Additionally, the Securities and Exchange Board of India (SEBI) has played a crucial role by sharing findings that pointed to a dramatic increase in corporate loans by Reliance Home Finance Ltd. (RHFL), from Rs 3,742.6 crore in FY 2017–18 to Rs 8,670.8 crore in FY 2018–19. SEBI’s report also alleged that Reliance Infrastructure diverted around Rs 10,000 crore through a company named CLE Pvt Ltd., which was not disclosed as a related party, bypassing shareholder and audit approvals.
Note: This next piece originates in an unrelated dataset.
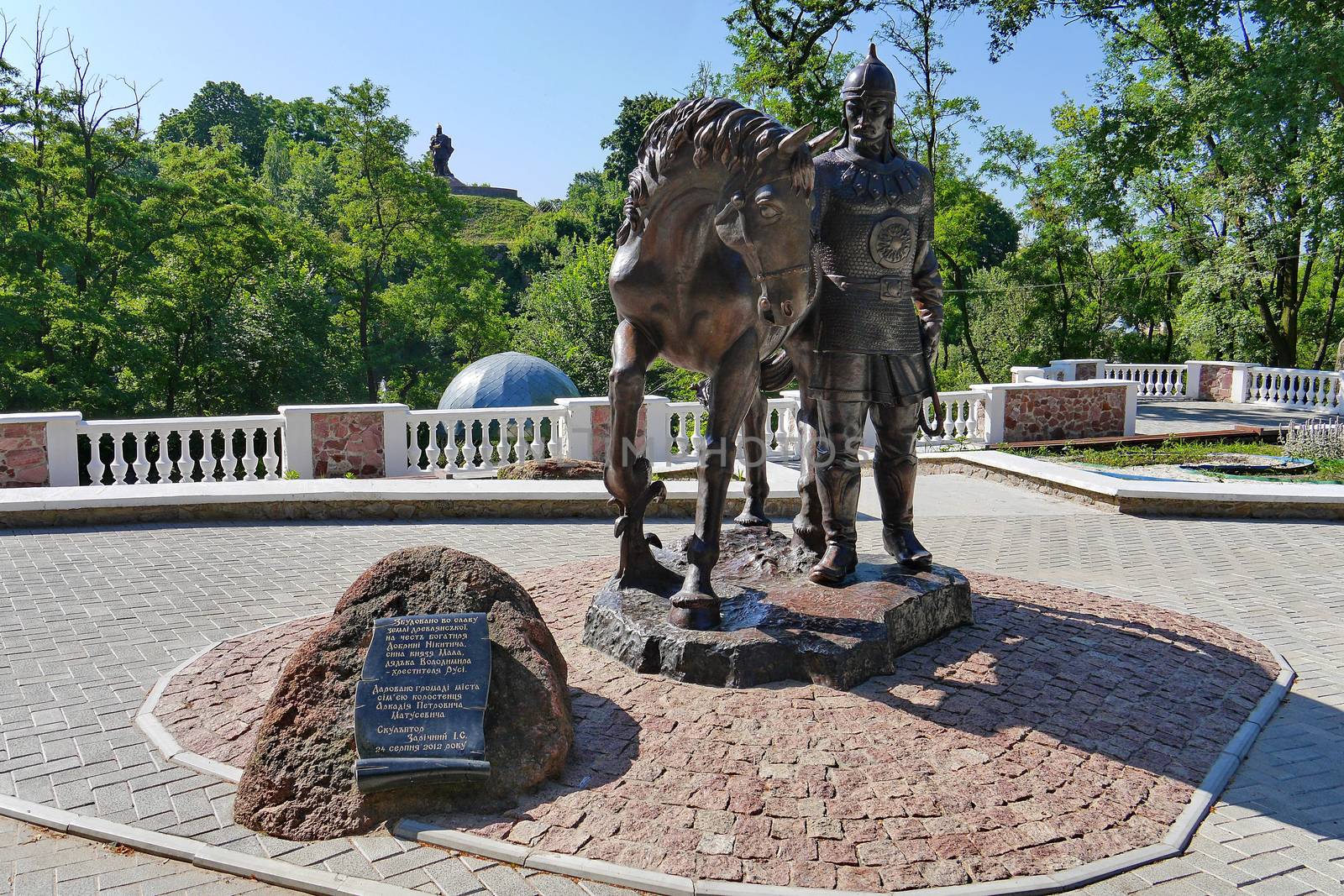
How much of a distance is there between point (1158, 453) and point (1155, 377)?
38.6 feet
However, Reliance Infrastructure disputes these figures, claiming the exposure was Rs 6,500 crore and that recovery efforts are underway through legal mediation.
Anil Ambani’s Role and ED’s Actions
The ED has summoned Anil Ambani for questioning on August 5, 2025, at its Delhi headquarters to record his statement under the PMLA. This follows extensive searches conducted from July 24, 2025, across 35 premises linked to 50 companies and 25 individuals associated with the Reliance Group. A lookout circular was issued against Ambani on August 1, 2025, preventing him from leaving India without prior approval from the investigating officer. This measure underscores the agency’s intent to ensure Ambani remains available for the ongoing probe.
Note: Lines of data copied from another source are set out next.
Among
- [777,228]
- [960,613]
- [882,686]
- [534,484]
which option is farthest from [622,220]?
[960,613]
The investigation also extends to other financial irregularities, including Reliance Communications Ltd. (RCom), which the State Bank of India (SBI) classified as fraudulent, with an exposure of Rs 2,227.64 crore in loans and Rs 786.52 crore in bank guarantees. Additionally, the ED is probing undisclosed foreign bank accounts, a Rs 1,050-crore fraud involving Canara Bank, and a suspected Rs 2,850-crore investment by Reliance Mutual Fund in Yes Bank’s AT-1 bonds, which were later written off, raising further suspicions of a quid pro quo.
Reliance Group’s Response
Reliance Power and Reliance Infrastructure have issued statements to stock exchanges, distancing themselves from the allegations. They claim the ED’s actions pertain to older transactions involving RCom and RHFL, which have no bearing on their current operations or financial performance. The companies emphasized that Anil Ambani has not been on their boards since March 2022 and that the raids have had “absolutely no impact” on their stakeholders. Reliance Infrastructure also stated that it has settled its Rs 6,500-crore exposure through mediation and is pursuing recovery through the Bombay High Court.
What’s Next?
The arrest of Partha Sarathi Biswal marks a pivotal moment in the ED’s investigation, which is likely to uncover further details as it progresses. With Anil Ambani scheduled for questioning and ongoing probes into multiple financial irregularities, the case could have significant implications for the Reliance Group and India’s corporate governance landscape. The ED’s focus on loan diversions, fake guarantees, and potential bribery highlights the need for stricter oversight in corporate lending practices.
As the investigation unfolds, all eyes will be on the ED’s next moves and Anil Ambani’s response to the allegations. For now, this case serves as a stark reminder of the complexities and risks inherent in high-stakes corporate financing.
Disclaimer: This article is based on publicly available information and does not constitute legal or financial advice. The investigation is ongoing, and all parties are presumed innocent until proven guilty.